The All Blacks will make the journey to Paris from their World Cup base in Lyon by train - not plane - for their opening match against France.
In a deliberate effort to reduce the event's carbon footprint, World Rugby is on a mission to create a more sustainable sport, but there's a big blemish on their scorecard and Greenpeace haven't just called it out - they're shouting about it.
Players are heading for the capital - the fans are too, but the team on the ground are still frantically setting the stage. Smoko breaks are now working ones on site at the monster fanzone slowly emerging, as time ticks down to kick off.
"We have three days more of work," said Paris Deputy Mayor Pierre Rabadan.
There are some looming deadlines that tournament organisers can’t brush off so easily. Greenpeace has accused World Rugby of being sustainability sellouts, with an ad attacking the tournament for accepting sponsorship from a French oil giant.
The sport has been increasingly concerned by climate change. At the start of Japan's World Cup in 2019, a typhoon caused match cancellations for the first time ever and France is currently sweltering in a recordbreaking heatwave.
"You can feel it actually," said Rabadan. "Its really hot, climate is changing."
World Rugby doesn’t want events like these to add to the problem, so it has set the ambitious target of ensuring the Rugby World Cup is climate positive by 2030.
This year, they're tackling transport.
"More than 80 percent of the team movements being high-speed rail and therefore hugely reduced air travel, which will always be a huge impact, has been really important," said World Rugby chief executive Alan Gilpin.
Pre-tournament estimates put the carbon footprint 10 times lower than FIFA’s 2022 World Cup in Qatar, so that is hugely encouraging already.
The British royal family - namely Prince William - chose not to fly to Australia to attend the women’s football final, featuring England, last month, due to the carbon footprint. He and the Princess of Wales will both be in Paris for the rugby.
Obviously, the trip from London is much shorter, but this has now raised further criticism that he will make a pool game for the rugby men and not a historic women's football final.
Meanwhile, venues will also sell locally sourced food, limit single-use plastic and use advanced waste management systems, including at the famous Place de le Concord, where 40,000 people are expected.
"We're just waiting for everyone, especially New Zealand supporters coming," said Rabadan.
The square is steeped in history - a place where royals were excuted in the 1700s, now playing host to the biggest party in town.

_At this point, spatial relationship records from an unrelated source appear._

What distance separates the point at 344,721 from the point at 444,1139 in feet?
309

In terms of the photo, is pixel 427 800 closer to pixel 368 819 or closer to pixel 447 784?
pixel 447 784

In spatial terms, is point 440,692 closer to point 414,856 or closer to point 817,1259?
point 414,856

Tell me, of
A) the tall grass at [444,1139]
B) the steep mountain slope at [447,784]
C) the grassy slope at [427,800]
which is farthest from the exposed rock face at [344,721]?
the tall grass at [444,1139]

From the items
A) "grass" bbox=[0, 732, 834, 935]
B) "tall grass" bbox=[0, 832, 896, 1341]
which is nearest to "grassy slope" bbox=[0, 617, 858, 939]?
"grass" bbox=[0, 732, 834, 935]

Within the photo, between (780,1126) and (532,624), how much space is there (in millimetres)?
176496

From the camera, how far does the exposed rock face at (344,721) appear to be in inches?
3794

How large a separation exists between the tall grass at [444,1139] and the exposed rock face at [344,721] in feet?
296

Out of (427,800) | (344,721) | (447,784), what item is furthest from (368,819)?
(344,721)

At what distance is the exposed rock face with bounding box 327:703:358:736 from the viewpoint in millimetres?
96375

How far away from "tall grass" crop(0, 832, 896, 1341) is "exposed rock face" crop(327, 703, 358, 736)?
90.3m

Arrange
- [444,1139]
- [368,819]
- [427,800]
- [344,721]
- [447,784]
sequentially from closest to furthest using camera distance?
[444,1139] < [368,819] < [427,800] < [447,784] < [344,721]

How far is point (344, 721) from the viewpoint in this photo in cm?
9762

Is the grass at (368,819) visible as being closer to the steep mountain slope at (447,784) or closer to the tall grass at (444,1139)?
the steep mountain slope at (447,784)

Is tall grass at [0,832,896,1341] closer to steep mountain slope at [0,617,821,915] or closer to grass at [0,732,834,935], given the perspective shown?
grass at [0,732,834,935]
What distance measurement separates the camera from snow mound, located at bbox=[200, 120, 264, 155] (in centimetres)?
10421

Rabadan used to play No.8 for the French rugby team, but now he’s in charge of the city’s sports events.
What plans are in place for celebrations, when the All Blacks win the World Cup?
"I don't know," he laughed. "We really don’t imagine that case."
Surely he has?
"Yes, for sure I have imagined it," admitted Rabadan.
Whether backing All Black or Le Bleu, this World Cup’s legacy will be green.